– Если я могу вам помочь… – начала я, но она продолжала говорить так, словно и не слышала меня:
– Вот и мой бедный брат: побирается у черного хода, довольный любым объедком с нашего стола. Жена, пятеро детишек, а работы нет. Бедняга!
– О несчастный!.. – И я снова полезла в свой кошелек, вручив ей еще один золотой соверен. – Вот, отдайте ему это.
– Да благословит Господь ваше доброе сердце, мэм! Из вас выйдет настоящая леди, я уже сейчас это вижу. – Служанка понизила голос: – Когда хозяин вернется домой и если он что-нибудь заметит – я про джин говорю, – скажите, что вы нашли его в шкафчике внизу. В том, который стоит в кабинете. Ему может не понравиться, что я сама дала вам выпить, понимаете?
– Не беспокойтесь, миссис Мур, это останется нашим секретом, – хихикнула я. – А теперь помогите-ка мне переодеться к обеду.

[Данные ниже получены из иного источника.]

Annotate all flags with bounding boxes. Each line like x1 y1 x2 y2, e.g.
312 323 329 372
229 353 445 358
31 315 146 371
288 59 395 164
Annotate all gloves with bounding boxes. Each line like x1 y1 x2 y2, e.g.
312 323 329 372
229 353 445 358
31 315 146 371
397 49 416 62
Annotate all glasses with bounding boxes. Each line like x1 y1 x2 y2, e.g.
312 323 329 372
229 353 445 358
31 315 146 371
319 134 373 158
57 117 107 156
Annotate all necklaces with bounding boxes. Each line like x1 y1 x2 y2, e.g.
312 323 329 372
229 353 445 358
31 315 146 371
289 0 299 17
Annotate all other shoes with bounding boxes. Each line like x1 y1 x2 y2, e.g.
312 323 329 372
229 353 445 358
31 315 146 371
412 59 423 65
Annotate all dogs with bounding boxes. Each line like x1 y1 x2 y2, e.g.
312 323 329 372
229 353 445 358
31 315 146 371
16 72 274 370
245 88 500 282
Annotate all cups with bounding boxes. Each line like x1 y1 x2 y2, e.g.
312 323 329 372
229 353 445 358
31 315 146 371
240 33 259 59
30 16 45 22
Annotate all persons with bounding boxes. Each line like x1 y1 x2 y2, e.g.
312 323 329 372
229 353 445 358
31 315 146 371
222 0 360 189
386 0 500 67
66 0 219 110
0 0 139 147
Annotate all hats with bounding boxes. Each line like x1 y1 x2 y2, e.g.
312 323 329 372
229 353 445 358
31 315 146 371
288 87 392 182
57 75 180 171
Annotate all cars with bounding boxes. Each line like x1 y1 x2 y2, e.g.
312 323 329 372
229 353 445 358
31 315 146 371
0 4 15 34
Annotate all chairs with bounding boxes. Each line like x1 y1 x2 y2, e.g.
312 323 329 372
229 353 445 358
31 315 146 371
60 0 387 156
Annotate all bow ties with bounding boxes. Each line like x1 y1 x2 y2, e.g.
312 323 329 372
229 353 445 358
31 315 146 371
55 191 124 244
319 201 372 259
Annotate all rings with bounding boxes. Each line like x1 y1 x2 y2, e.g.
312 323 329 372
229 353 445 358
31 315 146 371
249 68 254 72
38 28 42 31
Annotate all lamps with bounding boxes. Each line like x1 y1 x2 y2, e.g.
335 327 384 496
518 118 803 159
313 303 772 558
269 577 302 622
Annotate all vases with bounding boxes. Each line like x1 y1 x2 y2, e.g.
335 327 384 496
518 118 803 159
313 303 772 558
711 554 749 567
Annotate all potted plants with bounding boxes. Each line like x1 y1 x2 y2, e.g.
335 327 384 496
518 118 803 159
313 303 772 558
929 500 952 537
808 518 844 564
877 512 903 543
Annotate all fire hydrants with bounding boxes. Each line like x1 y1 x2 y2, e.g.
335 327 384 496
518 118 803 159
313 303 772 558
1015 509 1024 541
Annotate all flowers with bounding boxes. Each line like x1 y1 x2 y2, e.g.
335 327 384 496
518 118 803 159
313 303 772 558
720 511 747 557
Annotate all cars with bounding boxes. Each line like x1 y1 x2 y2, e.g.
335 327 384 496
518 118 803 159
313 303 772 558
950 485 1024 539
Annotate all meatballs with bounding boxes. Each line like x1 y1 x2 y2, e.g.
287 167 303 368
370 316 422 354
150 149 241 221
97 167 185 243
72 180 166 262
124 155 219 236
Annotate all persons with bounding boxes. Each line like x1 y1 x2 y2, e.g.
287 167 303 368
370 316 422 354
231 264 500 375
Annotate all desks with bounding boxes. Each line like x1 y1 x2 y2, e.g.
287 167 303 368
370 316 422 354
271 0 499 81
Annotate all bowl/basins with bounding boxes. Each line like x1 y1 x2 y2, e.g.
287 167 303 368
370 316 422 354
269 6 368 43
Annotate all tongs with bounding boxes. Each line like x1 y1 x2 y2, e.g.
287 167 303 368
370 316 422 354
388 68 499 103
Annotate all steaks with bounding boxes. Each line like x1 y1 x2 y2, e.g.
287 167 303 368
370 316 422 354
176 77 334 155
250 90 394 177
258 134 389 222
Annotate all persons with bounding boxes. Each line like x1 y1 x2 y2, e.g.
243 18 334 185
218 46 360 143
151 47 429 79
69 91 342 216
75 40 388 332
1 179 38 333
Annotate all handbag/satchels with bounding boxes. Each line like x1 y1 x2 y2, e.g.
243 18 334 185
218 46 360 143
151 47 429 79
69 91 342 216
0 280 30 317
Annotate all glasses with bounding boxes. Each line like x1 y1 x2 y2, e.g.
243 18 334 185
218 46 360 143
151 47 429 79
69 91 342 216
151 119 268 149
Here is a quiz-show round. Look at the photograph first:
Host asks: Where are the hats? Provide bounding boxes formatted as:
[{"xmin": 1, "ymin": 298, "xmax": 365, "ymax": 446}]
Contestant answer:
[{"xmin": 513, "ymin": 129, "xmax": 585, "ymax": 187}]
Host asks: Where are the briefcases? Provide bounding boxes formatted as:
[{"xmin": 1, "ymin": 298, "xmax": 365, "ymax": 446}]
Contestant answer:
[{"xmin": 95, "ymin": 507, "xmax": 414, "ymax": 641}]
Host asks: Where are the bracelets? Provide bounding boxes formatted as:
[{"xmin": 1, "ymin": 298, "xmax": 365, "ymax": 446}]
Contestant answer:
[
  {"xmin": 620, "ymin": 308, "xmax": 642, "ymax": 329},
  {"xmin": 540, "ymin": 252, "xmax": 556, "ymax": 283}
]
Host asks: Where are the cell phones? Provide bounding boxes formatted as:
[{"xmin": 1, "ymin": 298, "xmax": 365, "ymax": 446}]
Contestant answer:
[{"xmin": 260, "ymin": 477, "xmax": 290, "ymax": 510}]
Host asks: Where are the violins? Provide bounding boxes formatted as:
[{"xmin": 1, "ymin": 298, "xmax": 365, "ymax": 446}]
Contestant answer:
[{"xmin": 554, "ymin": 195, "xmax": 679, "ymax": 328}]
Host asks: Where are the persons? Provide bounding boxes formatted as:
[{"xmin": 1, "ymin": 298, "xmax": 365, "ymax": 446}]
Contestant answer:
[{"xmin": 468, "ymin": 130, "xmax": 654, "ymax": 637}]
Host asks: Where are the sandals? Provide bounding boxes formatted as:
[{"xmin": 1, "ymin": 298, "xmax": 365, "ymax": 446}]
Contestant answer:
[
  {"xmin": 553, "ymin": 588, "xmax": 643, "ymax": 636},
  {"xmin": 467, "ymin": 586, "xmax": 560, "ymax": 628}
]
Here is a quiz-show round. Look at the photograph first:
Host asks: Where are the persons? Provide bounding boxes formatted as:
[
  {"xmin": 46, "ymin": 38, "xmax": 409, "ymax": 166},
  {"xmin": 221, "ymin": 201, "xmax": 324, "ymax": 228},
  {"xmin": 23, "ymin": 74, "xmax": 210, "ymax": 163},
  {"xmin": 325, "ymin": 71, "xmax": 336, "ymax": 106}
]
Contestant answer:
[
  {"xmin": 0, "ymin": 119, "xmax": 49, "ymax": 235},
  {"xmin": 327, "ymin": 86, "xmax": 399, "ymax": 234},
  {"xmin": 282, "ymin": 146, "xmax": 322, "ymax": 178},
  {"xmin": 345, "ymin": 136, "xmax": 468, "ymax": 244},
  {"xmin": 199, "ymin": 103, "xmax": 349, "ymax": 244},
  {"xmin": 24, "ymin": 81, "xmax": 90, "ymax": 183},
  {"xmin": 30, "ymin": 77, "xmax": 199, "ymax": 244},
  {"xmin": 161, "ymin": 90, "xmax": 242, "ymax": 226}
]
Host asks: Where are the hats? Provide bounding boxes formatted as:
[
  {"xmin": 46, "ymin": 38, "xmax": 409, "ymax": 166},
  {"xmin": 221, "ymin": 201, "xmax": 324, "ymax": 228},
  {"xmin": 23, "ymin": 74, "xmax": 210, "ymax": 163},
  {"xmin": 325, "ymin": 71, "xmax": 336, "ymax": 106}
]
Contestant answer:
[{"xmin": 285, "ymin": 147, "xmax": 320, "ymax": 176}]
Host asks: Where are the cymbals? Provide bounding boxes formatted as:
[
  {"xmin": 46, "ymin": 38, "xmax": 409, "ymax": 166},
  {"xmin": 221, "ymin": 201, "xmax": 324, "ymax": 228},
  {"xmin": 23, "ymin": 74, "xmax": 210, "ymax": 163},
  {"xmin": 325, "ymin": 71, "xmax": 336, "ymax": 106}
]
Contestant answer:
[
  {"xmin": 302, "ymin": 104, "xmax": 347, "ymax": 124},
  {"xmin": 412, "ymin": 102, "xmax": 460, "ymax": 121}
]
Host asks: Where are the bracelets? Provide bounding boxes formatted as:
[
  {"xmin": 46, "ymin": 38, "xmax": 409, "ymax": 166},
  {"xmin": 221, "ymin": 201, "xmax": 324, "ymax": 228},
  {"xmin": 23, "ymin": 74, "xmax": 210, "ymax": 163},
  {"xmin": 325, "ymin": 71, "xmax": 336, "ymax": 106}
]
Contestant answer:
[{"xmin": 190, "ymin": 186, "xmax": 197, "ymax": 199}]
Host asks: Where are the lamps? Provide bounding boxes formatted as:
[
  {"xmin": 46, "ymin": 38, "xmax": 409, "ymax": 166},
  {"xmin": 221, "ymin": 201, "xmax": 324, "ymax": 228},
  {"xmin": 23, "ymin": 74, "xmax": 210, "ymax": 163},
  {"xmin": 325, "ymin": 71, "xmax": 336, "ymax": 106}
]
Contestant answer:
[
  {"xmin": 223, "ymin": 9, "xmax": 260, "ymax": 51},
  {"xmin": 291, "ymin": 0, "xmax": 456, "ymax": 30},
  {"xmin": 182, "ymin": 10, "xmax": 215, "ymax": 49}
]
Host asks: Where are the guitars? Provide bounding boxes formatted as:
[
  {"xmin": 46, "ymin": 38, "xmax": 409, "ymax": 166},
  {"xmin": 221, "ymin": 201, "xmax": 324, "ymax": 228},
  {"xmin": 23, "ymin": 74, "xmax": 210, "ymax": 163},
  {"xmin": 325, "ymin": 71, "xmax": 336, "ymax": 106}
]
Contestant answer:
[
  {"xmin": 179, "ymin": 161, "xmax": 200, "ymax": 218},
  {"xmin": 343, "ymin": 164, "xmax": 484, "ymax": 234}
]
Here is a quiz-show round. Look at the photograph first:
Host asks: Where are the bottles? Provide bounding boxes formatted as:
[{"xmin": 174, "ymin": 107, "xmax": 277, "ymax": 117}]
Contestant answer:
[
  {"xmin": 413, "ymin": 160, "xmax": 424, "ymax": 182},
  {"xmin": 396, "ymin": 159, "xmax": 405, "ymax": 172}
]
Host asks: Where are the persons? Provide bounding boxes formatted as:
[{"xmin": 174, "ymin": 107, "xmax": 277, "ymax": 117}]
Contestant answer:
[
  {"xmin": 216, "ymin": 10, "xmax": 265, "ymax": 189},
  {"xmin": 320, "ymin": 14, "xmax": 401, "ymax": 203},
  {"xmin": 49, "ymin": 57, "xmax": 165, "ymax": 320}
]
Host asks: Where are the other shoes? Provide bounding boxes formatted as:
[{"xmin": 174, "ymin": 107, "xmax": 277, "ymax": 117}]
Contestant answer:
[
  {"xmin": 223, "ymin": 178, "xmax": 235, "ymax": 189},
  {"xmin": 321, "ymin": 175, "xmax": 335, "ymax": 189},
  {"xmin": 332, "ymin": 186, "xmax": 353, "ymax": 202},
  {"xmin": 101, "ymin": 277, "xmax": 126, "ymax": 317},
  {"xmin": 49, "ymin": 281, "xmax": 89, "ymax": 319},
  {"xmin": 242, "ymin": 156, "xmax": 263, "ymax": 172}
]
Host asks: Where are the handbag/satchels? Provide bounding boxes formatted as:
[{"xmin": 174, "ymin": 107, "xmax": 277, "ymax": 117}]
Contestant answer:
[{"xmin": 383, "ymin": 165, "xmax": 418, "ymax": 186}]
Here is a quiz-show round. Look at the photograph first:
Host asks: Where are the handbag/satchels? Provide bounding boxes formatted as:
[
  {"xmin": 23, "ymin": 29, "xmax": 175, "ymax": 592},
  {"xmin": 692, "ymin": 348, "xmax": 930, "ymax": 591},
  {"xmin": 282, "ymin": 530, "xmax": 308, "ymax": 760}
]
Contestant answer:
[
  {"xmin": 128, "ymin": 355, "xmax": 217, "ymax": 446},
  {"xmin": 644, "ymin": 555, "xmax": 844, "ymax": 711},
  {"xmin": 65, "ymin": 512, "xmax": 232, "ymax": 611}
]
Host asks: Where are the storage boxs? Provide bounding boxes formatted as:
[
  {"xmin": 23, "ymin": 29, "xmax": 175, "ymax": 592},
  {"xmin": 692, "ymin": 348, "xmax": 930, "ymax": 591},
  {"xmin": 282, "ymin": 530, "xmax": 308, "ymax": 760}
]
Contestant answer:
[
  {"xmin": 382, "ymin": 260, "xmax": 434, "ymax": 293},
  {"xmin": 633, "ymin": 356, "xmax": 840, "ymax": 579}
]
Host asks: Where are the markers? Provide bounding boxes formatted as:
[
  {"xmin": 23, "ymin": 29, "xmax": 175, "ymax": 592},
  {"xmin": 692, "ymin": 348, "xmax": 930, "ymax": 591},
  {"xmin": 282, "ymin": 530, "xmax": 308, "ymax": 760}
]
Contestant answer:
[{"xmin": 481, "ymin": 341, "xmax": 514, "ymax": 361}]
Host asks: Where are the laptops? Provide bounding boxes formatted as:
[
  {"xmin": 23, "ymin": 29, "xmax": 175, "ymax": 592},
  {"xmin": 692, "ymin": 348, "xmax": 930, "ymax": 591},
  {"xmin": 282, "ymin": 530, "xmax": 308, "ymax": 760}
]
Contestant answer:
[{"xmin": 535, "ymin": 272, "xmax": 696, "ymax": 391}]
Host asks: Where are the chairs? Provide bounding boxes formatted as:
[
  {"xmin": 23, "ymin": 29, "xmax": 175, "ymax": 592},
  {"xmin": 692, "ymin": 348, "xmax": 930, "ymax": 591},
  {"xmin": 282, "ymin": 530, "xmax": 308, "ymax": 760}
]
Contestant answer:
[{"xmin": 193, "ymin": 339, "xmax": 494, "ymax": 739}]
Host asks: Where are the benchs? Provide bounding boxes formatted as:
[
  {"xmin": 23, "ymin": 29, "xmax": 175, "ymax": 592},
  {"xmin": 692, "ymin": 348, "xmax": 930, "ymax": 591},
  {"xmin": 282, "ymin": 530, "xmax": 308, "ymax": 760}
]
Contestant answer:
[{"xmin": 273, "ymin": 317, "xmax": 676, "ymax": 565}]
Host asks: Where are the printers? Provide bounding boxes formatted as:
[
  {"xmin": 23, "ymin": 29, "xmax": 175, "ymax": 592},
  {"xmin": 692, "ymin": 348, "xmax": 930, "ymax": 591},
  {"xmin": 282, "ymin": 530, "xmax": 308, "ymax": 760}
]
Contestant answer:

Я постаралась вспомнить все хитрости, которым научила меня Белль, чтобы выглядеть особенно красивой в этот вечер, и, когда вернулся Крэн, под воздействием джина и сапфиров чувствовала себя ни больше ни меньше, как самой Клеопатрой.
Услышав стук его кареты, я бросилась к пианино и заиграла «Моя любовь – как красная, красная роза». Он, как всегда, вихрем ворвался в дом, и когда я поднялась, чтобы встретить его, то с удовлетворением заметила: Крэн буквально застыл, пожирая меня взглядом. Тогда я сама бросилась ему навстречу, но перед глазами у меня все расплывалось и мне показалось, что он стоит дальше, чем было на самом деле, так что я буквально упала ему на грудь, обвив рукой его шею. Крэн выглядел удивленным и довольным. Он наклонился, чтобы поцеловать меня, и вдруг от изумления брови его взметнулись так высоко, что мне показалось: еще чуть-чуть и они вообще исчезнут.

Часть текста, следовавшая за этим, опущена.